Records from a dataset:
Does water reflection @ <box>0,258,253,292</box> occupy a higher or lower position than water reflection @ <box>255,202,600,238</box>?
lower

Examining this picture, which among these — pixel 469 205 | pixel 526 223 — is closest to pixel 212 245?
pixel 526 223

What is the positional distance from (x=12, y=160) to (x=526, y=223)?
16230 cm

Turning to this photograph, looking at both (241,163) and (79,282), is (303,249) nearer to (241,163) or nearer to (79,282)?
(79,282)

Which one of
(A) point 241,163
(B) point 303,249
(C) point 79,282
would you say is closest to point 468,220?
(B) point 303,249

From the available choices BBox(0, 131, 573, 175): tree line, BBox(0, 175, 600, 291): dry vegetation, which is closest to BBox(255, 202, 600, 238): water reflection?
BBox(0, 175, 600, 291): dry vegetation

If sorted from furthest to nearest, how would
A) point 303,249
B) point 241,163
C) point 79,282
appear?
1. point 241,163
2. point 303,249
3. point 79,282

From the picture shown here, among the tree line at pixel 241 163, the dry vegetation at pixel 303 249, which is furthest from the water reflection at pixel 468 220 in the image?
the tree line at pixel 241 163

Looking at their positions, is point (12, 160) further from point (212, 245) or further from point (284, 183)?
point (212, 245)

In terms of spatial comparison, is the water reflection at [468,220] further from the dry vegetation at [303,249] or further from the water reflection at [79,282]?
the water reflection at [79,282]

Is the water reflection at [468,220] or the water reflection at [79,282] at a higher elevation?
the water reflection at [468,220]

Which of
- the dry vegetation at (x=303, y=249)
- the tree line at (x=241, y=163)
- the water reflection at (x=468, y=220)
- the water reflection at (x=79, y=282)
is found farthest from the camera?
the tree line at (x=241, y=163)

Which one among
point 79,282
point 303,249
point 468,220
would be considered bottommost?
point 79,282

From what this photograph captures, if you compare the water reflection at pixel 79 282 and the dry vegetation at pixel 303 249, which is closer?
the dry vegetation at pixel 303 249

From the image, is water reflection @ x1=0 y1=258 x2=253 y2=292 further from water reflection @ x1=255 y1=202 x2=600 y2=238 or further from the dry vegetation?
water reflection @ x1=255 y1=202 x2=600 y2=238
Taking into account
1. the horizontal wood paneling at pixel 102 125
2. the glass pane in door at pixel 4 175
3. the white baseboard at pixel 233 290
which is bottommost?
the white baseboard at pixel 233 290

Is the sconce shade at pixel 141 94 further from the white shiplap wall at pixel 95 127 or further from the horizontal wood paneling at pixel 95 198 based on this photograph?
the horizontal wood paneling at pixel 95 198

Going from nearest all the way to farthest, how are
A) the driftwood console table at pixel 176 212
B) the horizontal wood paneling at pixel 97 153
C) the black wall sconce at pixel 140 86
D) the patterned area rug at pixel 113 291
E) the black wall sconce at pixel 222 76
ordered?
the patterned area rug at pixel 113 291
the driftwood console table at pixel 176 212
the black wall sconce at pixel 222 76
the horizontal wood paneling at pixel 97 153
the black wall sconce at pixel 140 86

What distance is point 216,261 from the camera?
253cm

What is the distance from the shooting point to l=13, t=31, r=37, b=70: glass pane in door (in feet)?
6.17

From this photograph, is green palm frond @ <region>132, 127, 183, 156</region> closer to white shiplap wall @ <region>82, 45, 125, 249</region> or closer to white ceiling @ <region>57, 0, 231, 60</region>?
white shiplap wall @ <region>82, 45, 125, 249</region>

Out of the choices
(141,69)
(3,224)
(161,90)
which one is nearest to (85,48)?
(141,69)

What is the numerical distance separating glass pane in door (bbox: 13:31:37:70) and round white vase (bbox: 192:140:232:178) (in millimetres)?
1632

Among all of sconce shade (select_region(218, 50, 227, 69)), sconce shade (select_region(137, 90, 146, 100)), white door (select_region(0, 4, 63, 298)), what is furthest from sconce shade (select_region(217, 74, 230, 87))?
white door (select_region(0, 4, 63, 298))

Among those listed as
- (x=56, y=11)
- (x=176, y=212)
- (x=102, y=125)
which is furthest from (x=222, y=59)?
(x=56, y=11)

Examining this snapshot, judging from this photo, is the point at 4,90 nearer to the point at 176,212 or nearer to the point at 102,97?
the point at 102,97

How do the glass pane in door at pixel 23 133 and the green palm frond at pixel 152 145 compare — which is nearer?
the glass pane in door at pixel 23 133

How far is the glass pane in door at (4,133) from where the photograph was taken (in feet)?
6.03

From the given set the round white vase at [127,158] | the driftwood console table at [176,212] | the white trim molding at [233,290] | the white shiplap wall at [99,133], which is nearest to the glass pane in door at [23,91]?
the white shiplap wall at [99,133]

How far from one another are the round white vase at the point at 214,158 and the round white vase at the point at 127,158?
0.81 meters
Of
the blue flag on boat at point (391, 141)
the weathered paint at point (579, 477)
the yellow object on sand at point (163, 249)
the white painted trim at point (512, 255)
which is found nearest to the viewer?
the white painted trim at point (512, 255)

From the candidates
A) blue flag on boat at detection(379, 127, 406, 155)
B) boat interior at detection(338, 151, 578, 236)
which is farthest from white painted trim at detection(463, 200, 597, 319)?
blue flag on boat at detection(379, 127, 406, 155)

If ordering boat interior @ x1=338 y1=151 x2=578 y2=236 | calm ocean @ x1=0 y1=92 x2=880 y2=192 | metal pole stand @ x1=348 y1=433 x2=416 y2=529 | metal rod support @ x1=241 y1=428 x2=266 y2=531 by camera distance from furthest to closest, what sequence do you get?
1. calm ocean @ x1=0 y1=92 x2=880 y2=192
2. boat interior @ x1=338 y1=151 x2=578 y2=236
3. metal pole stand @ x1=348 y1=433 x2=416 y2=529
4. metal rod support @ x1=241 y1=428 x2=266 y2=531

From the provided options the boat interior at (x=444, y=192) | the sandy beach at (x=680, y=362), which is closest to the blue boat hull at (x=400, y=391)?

Problem to solve:
Copy out all of the lines above exactly.

Solution for this exercise:
Does water reflection @ <box>0,258,253,292</box> occupy a higher or lower position than water reflection @ <box>255,202,600,238</box>?
lower

Examining this picture, which among these — pixel 469 205 | pixel 526 223 — is closest to pixel 212 245?
pixel 526 223

What is the positional distance from (x=12, y=160) to (x=526, y=223)?
16230 cm

Turning to this photograph, looking at both (241,163) and (79,282), is (303,249) nearer to (241,163) or nearer to (79,282)?
(79,282)

Which one of
(A) point 241,163
(B) point 303,249
(C) point 79,282
would you say is closest to point 468,220?
(B) point 303,249

From the available choices BBox(0, 131, 573, 175): tree line, BBox(0, 175, 600, 291): dry vegetation, which is closest to BBox(255, 202, 600, 238): water reflection?
BBox(0, 175, 600, 291): dry vegetation

If sorted from furthest to nearest, how would
A) point 303,249
B) point 241,163
C) point 79,282
appear?
1. point 241,163
2. point 303,249
3. point 79,282

From the picture shown here, among the tree line at pixel 241 163, the dry vegetation at pixel 303 249, which is furthest from the water reflection at pixel 468 220 in the image?
the tree line at pixel 241 163

Looking at their positions, is point (12, 160) further from point (212, 245) or further from point (284, 183)?
point (212, 245)

In terms of spatial comparison, is the water reflection at [468,220] further from the dry vegetation at [303,249] or further from the water reflection at [79,282]?
the water reflection at [79,282]

Is the water reflection at [468,220] or the water reflection at [79,282] at a higher elevation?
the water reflection at [468,220]

Which of
- the dry vegetation at (x=303, y=249)
- the tree line at (x=241, y=163)
- the water reflection at (x=468, y=220)
- the water reflection at (x=79, y=282)
is found farthest from the camera?
the tree line at (x=241, y=163)

Which one among
point 79,282
point 303,249
point 468,220
would be considered bottommost?
point 79,282

From what this photograph captures, if you compare the water reflection at pixel 79 282 and the dry vegetation at pixel 303 249, which is closer?
the dry vegetation at pixel 303 249

From the image, is water reflection @ x1=0 y1=258 x2=253 y2=292 further from water reflection @ x1=255 y1=202 x2=600 y2=238 or further from the dry vegetation?
water reflection @ x1=255 y1=202 x2=600 y2=238
Taking into account
1. the horizontal wood paneling at pixel 102 125
2. the glass pane in door at pixel 4 175
3. the white baseboard at pixel 233 290
which is bottommost?
the white baseboard at pixel 233 290

Is the sconce shade at pixel 141 94 further from the white shiplap wall at pixel 95 127 or further from the horizontal wood paneling at pixel 95 198 based on this photograph?
the horizontal wood paneling at pixel 95 198

Going from nearest all the way to farthest, how are
A) the driftwood console table at pixel 176 212
B) the horizontal wood paneling at pixel 97 153
C) the black wall sconce at pixel 140 86
D) the patterned area rug at pixel 113 291
E) the black wall sconce at pixel 222 76
ordered?
the patterned area rug at pixel 113 291
the driftwood console table at pixel 176 212
the black wall sconce at pixel 222 76
the horizontal wood paneling at pixel 97 153
the black wall sconce at pixel 140 86

What distance is point 216,261 from the camera?
253cm

What is the distance from the shooting point to l=13, t=31, r=37, b=70: glass pane in door (in feet)?
6.17

From this photograph, is green palm frond @ <region>132, 127, 183, 156</region> closer to white shiplap wall @ <region>82, 45, 125, 249</region> or closer to white ceiling @ <region>57, 0, 231, 60</region>?
white shiplap wall @ <region>82, 45, 125, 249</region>

Out of the choices
(141,69)
(3,224)
(161,90)
which one is nearest to (85,48)?
(141,69)

What is the numerical distance separating glass pane in door (bbox: 13:31:37:70) and round white vase (bbox: 192:140:232:178) (in millimetres)?
1632

Among all of sconce shade (select_region(218, 50, 227, 69)), sconce shade (select_region(137, 90, 146, 100)), white door (select_region(0, 4, 63, 298)), what is furthest from sconce shade (select_region(217, 74, 230, 87))?
white door (select_region(0, 4, 63, 298))

Among those listed as
- (x=56, y=11)
- (x=176, y=212)
- (x=102, y=125)
which is furthest from (x=222, y=59)?
(x=56, y=11)

Examining this snapshot, judging from this photo, is the point at 4,90 nearer to the point at 176,212 or nearer to the point at 102,97?
the point at 102,97

How do the glass pane in door at pixel 23 133 and the green palm frond at pixel 152 145 compare — which is nearer?
the glass pane in door at pixel 23 133

How far is the glass pane in door at (4,133) from where the photograph was taken (in feet)?
6.03

From the given set the round white vase at [127,158] | the driftwood console table at [176,212] | the white trim molding at [233,290] | the white shiplap wall at [99,133], which is nearest to the glass pane in door at [23,91]?
the white shiplap wall at [99,133]

How far from one another are the round white vase at the point at 214,158 and the round white vase at the point at 127,158?
0.81 meters
Of
the blue flag on boat at point (391, 141)
the weathered paint at point (579, 477)
the yellow object on sand at point (163, 249)
the white painted trim at point (512, 255)
which is found nearest to the viewer?
the white painted trim at point (512, 255)

From the candidates
A) blue flag on boat at detection(379, 127, 406, 155)
B) boat interior at detection(338, 151, 578, 236)
which is farthest from white painted trim at detection(463, 200, 597, 319)?
blue flag on boat at detection(379, 127, 406, 155)

If ordering boat interior @ x1=338 y1=151 x2=578 y2=236 | calm ocean @ x1=0 y1=92 x2=880 y2=192 | metal pole stand @ x1=348 y1=433 x2=416 y2=529 | metal rod support @ x1=241 y1=428 x2=266 y2=531 by camera distance from furthest to closest, what sequence do you get?
1. calm ocean @ x1=0 y1=92 x2=880 y2=192
2. boat interior @ x1=338 y1=151 x2=578 y2=236
3. metal pole stand @ x1=348 y1=433 x2=416 y2=529
4. metal rod support @ x1=241 y1=428 x2=266 y2=531

From the provided options the boat interior at (x=444, y=192) | the sandy beach at (x=680, y=362), which is closest to the blue boat hull at (x=400, y=391)?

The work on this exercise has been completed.